Collected data
'''
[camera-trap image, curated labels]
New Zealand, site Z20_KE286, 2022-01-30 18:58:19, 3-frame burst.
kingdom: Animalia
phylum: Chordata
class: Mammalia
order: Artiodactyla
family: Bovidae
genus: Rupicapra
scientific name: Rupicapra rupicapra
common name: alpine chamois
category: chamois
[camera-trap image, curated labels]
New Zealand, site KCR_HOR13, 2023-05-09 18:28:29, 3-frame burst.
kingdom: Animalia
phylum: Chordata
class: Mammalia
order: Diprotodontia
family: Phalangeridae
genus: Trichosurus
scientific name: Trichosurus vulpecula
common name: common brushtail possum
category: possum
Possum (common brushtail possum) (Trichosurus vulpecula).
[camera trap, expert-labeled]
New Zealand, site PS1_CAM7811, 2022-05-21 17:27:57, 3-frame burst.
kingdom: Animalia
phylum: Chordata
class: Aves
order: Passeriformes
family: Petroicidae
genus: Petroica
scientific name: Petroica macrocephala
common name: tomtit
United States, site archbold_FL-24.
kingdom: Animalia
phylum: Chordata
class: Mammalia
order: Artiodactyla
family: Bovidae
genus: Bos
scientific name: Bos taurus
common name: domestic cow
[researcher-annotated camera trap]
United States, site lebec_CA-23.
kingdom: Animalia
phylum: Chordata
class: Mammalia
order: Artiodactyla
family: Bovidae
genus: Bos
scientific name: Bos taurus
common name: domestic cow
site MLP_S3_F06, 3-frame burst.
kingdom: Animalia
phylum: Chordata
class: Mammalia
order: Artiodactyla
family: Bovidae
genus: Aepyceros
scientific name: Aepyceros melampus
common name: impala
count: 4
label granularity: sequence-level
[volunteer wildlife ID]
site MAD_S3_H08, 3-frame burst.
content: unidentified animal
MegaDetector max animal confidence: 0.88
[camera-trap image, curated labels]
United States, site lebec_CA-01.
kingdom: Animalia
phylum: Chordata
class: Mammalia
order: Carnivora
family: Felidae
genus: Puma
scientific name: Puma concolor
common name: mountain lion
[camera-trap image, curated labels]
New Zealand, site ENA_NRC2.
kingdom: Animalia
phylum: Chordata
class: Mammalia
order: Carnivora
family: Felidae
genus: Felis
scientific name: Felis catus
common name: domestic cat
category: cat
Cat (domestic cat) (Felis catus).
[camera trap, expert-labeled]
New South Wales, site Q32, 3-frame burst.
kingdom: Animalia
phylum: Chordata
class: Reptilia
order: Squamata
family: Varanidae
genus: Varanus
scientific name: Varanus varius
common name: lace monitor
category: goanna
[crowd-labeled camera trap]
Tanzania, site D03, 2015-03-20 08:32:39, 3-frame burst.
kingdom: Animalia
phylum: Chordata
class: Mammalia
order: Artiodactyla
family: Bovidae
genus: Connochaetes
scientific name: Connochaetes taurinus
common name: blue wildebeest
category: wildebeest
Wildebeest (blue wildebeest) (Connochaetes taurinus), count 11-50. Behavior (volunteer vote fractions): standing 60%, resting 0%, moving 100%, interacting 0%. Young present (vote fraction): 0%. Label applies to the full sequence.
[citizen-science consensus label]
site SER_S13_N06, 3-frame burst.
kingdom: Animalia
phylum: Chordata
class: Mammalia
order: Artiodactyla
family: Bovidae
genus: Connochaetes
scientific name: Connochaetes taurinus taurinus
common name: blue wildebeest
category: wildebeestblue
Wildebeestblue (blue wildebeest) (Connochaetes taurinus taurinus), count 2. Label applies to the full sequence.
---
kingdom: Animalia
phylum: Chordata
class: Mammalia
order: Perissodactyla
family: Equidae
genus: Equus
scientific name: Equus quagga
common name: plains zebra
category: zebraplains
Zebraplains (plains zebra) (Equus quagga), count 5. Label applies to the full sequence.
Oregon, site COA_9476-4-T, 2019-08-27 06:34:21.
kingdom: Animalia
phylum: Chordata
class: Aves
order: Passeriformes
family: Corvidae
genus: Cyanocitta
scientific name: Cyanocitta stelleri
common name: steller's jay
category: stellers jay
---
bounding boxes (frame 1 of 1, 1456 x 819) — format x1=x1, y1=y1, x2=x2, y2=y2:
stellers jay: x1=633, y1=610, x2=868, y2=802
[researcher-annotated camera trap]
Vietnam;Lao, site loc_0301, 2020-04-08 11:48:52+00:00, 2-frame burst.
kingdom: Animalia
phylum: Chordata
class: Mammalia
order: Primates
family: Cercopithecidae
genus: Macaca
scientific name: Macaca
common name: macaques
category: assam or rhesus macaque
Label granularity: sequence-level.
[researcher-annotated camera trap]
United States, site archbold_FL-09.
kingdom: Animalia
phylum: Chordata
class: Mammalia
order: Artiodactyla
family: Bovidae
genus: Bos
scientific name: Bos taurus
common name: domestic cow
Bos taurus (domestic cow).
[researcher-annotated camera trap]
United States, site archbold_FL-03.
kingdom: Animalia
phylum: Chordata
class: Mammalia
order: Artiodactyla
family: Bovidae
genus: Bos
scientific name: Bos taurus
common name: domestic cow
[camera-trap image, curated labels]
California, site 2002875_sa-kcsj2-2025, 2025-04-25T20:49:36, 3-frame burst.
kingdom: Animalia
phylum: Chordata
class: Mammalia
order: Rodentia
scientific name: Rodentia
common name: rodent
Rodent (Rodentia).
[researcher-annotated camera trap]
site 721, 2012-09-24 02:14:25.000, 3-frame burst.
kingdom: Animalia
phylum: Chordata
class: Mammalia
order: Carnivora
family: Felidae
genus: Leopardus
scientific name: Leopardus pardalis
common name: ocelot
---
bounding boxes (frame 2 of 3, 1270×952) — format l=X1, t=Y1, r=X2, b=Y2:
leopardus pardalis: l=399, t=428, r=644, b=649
'''
Work request> Count, in the data above, the lines that hold "level". Return only that count.

Your solution> 2